The Federal Trial Courts In the federal court system, the trial courts are called U.S. District Courts. The jurisdiction of the federal courts has been established by Congress, consistent with the provisions of the U.S. Constitution. The federal district courts have jurisdiction over cases involving the interpretation of federal statutes, or of constitutional provisions, and also have what is known as “diversity jurisdiction,” where the parties are from different states and there is a minimum dollar amount at stake.
There are federal district courts in every state, as well as the U.S. territories of Guam, the Virgin Islands and the Northern Mariana Islands. Most federal district courts are courts of general jurisdiction—they may hear cases involving most civil matters. There are, however, two special trial courts that have nationwide jurisdiction over certain types of cases. The Court of International Trade addresses cases involving international trade and customs issues. The Court of Federal Claims has jurisdiction over most claims for money damages against the U.S., disputes over federal contracts, unlawful “takings” of private property by the federal government and a variety of other claims against the U.S.

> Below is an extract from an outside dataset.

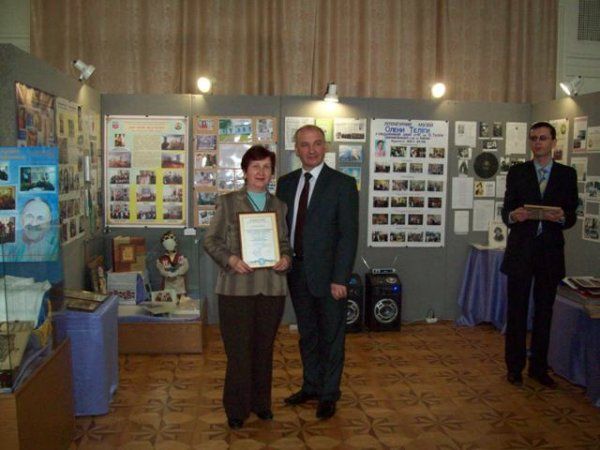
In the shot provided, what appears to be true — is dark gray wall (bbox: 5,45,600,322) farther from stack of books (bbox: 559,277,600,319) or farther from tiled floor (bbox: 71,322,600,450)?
tiled floor (bbox: 71,322,600,450)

Because bankruptcy petitions are filed under the federal bankruptcy code, the federal courts also have exclusive jurisdiction of all bankruptcy matters. The Federal Appeals Courts The 94 federal judicial districts fall into twelve regional circuits, divided geographically. The federal appeals courts hear appeals from all district courts within their circuits, as well as appeals from the decisions of federal administrative agencies. In addition, the U.S. Court of Appeals for the Federal Circuit has nationwide jurisdiction to hear appeals in specialized cases, such as those involving patent laws and cases decided by the Court of International TradeCourt of Federal Claims. The United States Supreme Court The United States Supreme Court consists of the chief justice and eight associate justices. A case may be appealed from state or federal court to the U.S. Supreme Court. The court, however, has considerable discretion regarding which cases it will review on appeal, as established by Congress. Under the U.S. Constitution, the Supreme Court also has original jurisdiction (meaning it may be the first court to hear a case) in matters affecting “ambassadors, other public ministers and consuls, and those in which a state shall be a party.” The Independence of the Federal Judiciary Federal courts often are called the guardians of the Constitution because their rulings protect rights and liberties guaranteed by the Constitution. Through fair and impartial judgments, the federal courts interpret and apply the law to resolve disputes. The courts do not make laws; that is the responsibility of Congress. The courts also do not have the power to enforce laws; that is the role of the president and the executive branch departments and agencies. All federal judges are political appointees, named by the President of the United States.
The Constitution promotes judicial independence in two ways. First, federal judges are appointed for life and may be removed from office only through impeachment and conviction by Congress. Second, the Constitution provides that the compensation of federal judges “shall not be diminished during their Continuance in Office,” which means that neither the president nor Congress may reduce the salary of a federal judge.